Russell Smyth, partner, KPMG sustainable futures, explains: "The EU Commission has pledged to mobilise €1 trillion in sustainable investment over the next decade. This will shift a significant proportion of public and private capital towards investments and reforms that support climate objectives."
Financing the Green Deal
To fund the transition to net zero emissions, the EU needs investment of about €330 billion every year by 2030, Conor Linehan, head of environmental and planning at William Fry and a member of the firm’s ESG & Sustainability practice group, says. “The EU budget is set to play a significant role in reaching these targets, with €503 billion being invested over the next seven years in a range of climate and environmental projects from small individual household energy renovations to large-scale installations of electric vehicle charging networks.”
He explains that public funding is not enough. “Private capital markets are needed to bridge the gap in funding and the EU has launched a wide-ranging and highly impactful programme to reorient private investment in support of its Green Deal with a target investment of €279 billion.
"The use of private investment to fund public projects, while novel is not unheard of and, according to the head of the European Central Bank, parallels can be drawn between the private market financing of the Green Deal and the great mobilisation of US capital markets in the late 19th century to fund building of the railroad network in the form of railroad bonds."
How the Green Deal impacts Europe
According to Linehan, the Green Deal will finance a host of diverse projects, from the modernisation of public heating infrastructure, supporting the installation of solar panels in private homes and making industrial companies more energy efficient to modernising public electricity supply in EU member states.
“Aside from the direct, and indeed multiple indirect impacts of the Green Deal on public investment however, the private investment sector is also set to be transformed by the EU climate-neutral targets.

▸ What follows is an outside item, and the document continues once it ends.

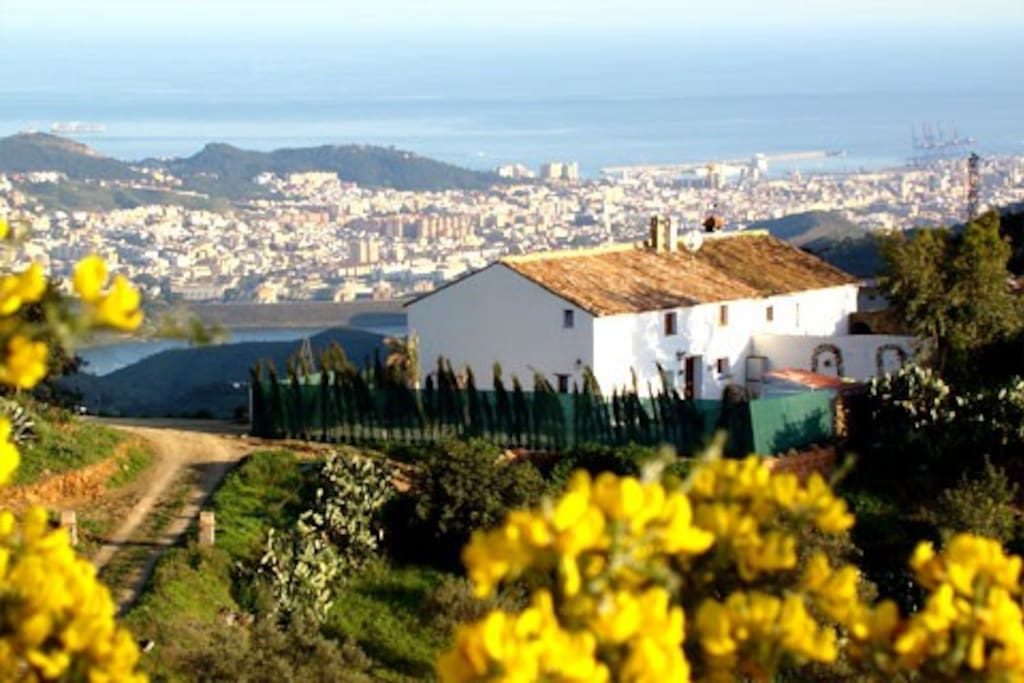 The house views, mountains, Malaga city and the Mediterranean sea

“Green capital markets are already well advanced; the EU is the location of choice for green bond issuance, with about 60 per cent of all green senior unsecured bonds issued globally in 2020 originating in the EU and the market is seeing rapid growth – since 2015, the outstanding volume of green bonds issued in the EU has grown almost eight-fold and in 2020 about half of the green bonds issued worldwide were in euro.”
Ireland’s green plans
In Ireland, the funding will be used for sectors that are typically difficult to decarbonise, such as agriculture. Smyth says: “It is likely one of the most difficult sectors of Ireland’s economy to decarbonise in a fair and just way. The EU-funded Common Agriculture Policy will aid and support farmers to encourage a move to more climate-friendly farming practices while aligning with the aims of the Green Deal, and the EU Farm to Fork Strategy.”

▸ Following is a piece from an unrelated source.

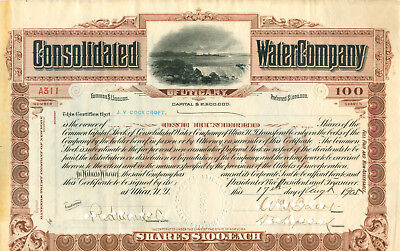 Consolidated Watercompany USA 1911 - RAR -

Ireland’s recently legislated Climate Action and Low Carbon Development (Amendment) Bill seeks to support the transition to net zero by 2050, aligning with the Green Deal, explains Smyth. This legislation provides a strong message to sustainability-conscious private investors (Irish and foreign investors) that Ireland is serious about its decarbonisation journey. Attracting this private investment is key to realising Ireland’s ambitions.